=== Section Start ===

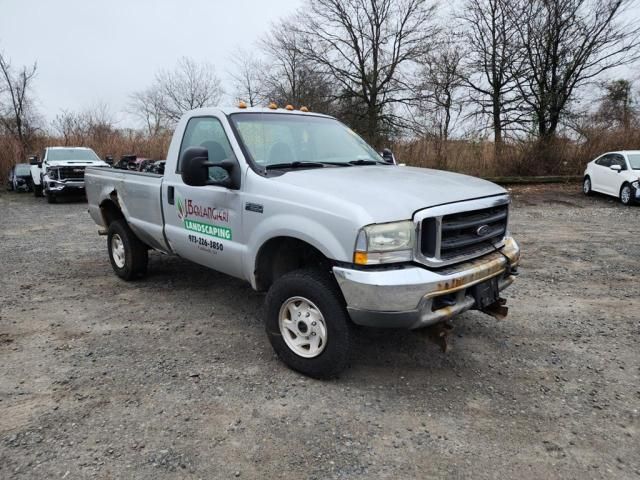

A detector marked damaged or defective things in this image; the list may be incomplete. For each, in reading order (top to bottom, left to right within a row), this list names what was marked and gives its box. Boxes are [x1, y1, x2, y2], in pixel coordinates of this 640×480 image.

damaged front bumper [336, 237, 520, 330]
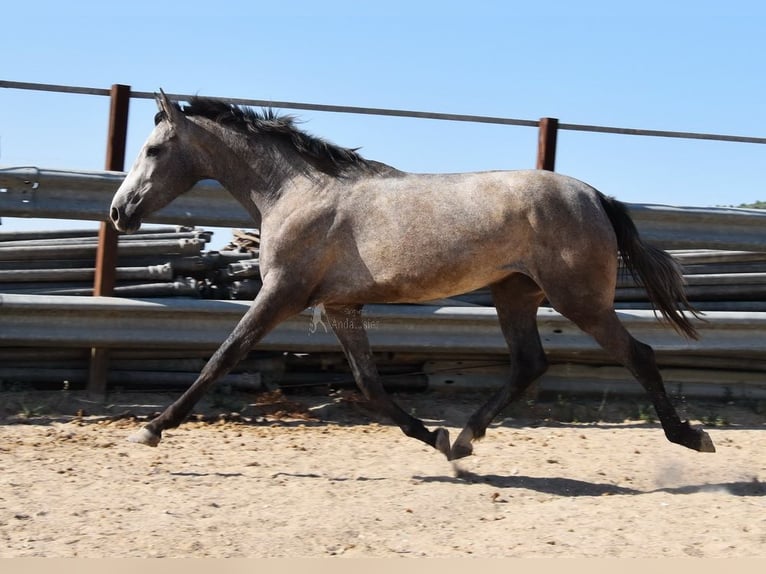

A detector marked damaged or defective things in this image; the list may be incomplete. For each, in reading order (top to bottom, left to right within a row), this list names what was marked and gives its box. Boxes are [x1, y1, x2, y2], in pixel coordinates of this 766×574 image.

rusty fence post [88, 84, 131, 400]
rusty fence post [536, 117, 560, 171]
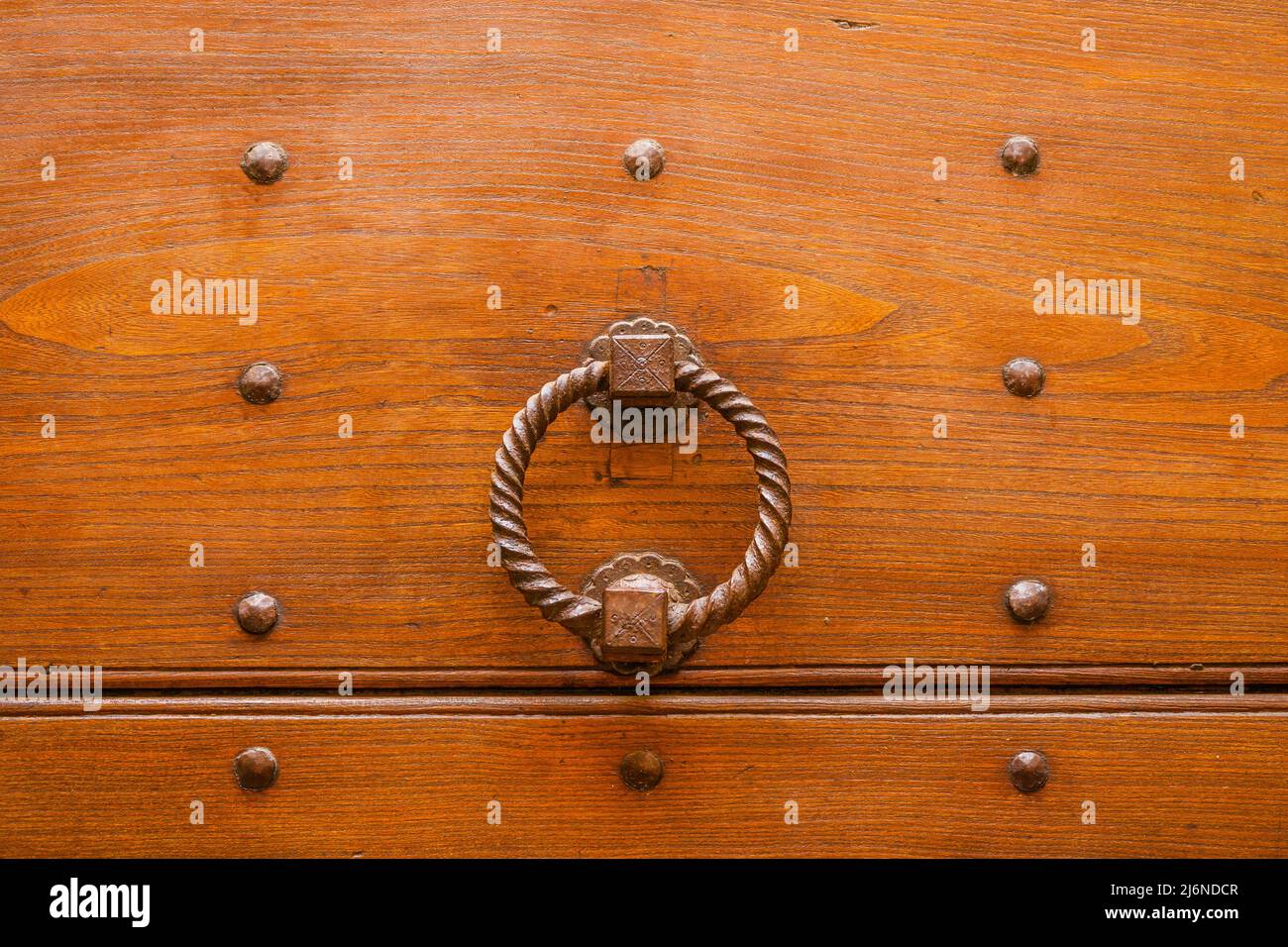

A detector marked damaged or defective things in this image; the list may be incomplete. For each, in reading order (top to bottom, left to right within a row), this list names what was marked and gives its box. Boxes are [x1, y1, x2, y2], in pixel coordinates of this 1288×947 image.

rusty metal hardware [486, 332, 788, 675]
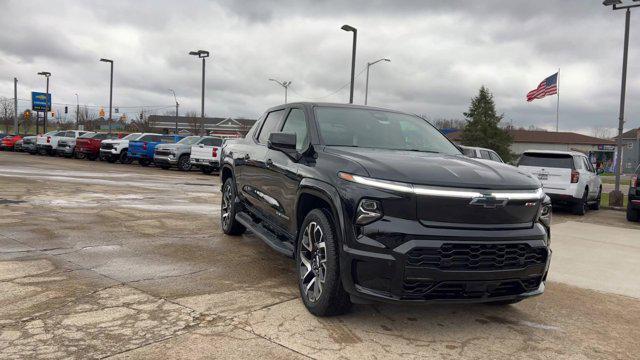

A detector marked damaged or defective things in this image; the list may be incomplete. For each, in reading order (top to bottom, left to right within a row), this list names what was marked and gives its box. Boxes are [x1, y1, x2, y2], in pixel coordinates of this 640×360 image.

cracked pavement [1, 153, 640, 358]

=== Section End ===

- [THE TASK]:
Every line of the listing is to be repeated exactly, and the pictures are to be dropped.

- [WRITTEN SOLUTION]:
A detector marked damaged or defective things in this image; the list may be incomplete. For each, in reading order (top to bottom, left to right within a row), this list names what was marked and gives its box. Boxes are [x1, y1, x2, y2], in pixel coordinates of this 640×480 image.

damaged front bumper [336, 237, 520, 330]

A detector marked damaged or defective things in this image; the list may be incomplete. For each, in reading order (top to bottom, left to right within a row), this list names what was marked and gives its box. Boxes are [x1, y1, x2, y2], in pixel coordinates of this 766×574 image.

rusty fence post [88, 84, 131, 400]
rusty fence post [536, 117, 560, 171]

A detector marked damaged or defective things in this image; the list may be incomplete. For each, in reading order (top to bottom, left to right within a row), this list names what was marked and gives its box. Boxes are [x1, y1, x2, y2], in pixel coordinates of this 1288×947 image.

rusty metal hardware [486, 332, 788, 675]

A detector marked damaged or defective things in this image; the list may be incomplete. For each, in reading order (top to bottom, left to right within a row), this list names what was marked and gives its box. Boxes are [x1, y1, x2, y2], in pixel coordinates of this 640×360 image.

cracked pavement [1, 153, 640, 358]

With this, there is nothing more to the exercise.